**Entries:**

[Start]

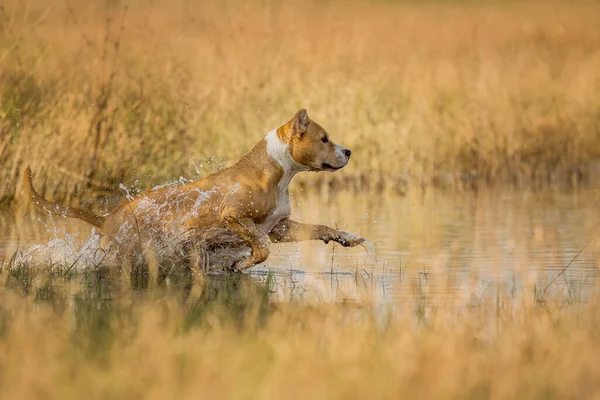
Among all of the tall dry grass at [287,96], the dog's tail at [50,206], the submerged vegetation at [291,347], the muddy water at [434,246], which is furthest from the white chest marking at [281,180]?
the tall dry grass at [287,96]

[End]
[Start]

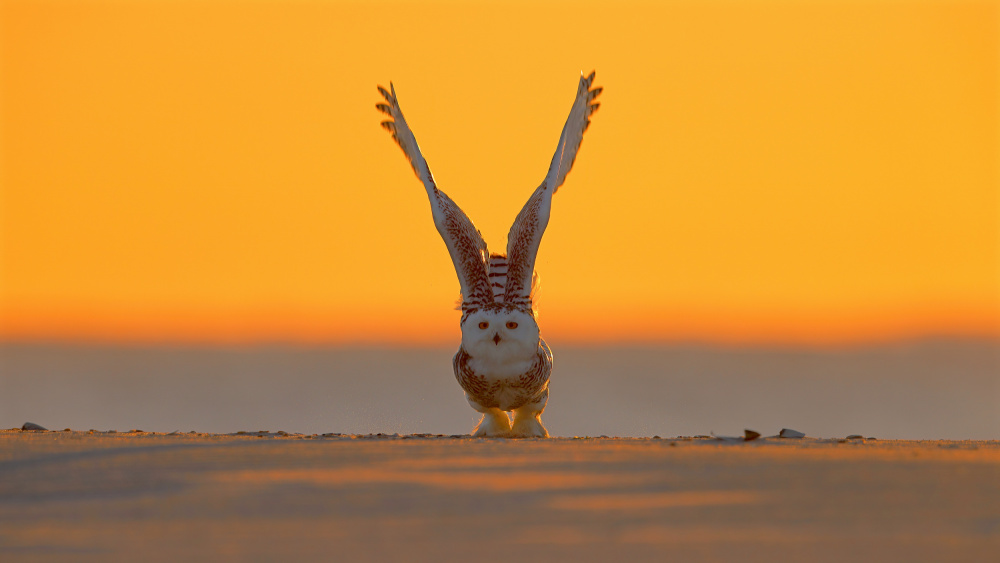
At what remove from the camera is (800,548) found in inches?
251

[End]
[Start]

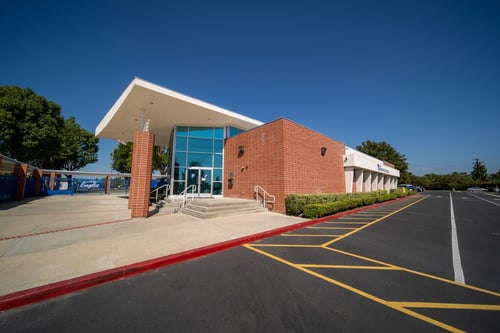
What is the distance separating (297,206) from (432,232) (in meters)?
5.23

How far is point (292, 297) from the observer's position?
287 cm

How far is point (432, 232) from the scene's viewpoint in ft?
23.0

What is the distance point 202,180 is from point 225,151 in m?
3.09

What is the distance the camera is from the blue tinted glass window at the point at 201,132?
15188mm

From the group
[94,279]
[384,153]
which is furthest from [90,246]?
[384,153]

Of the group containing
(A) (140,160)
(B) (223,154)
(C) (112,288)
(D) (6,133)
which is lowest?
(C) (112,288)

[End]

**Required task:** Select every line of the records that contains the word "furthest" and list those lines.

**Result for this exercise:**
Among all of the tall dry grass at [287,96], the dog's tail at [50,206], the submerged vegetation at [291,347], the muddy water at [434,246], which is furthest from the white chest marking at [281,180]?
which is furthest from [90,246]?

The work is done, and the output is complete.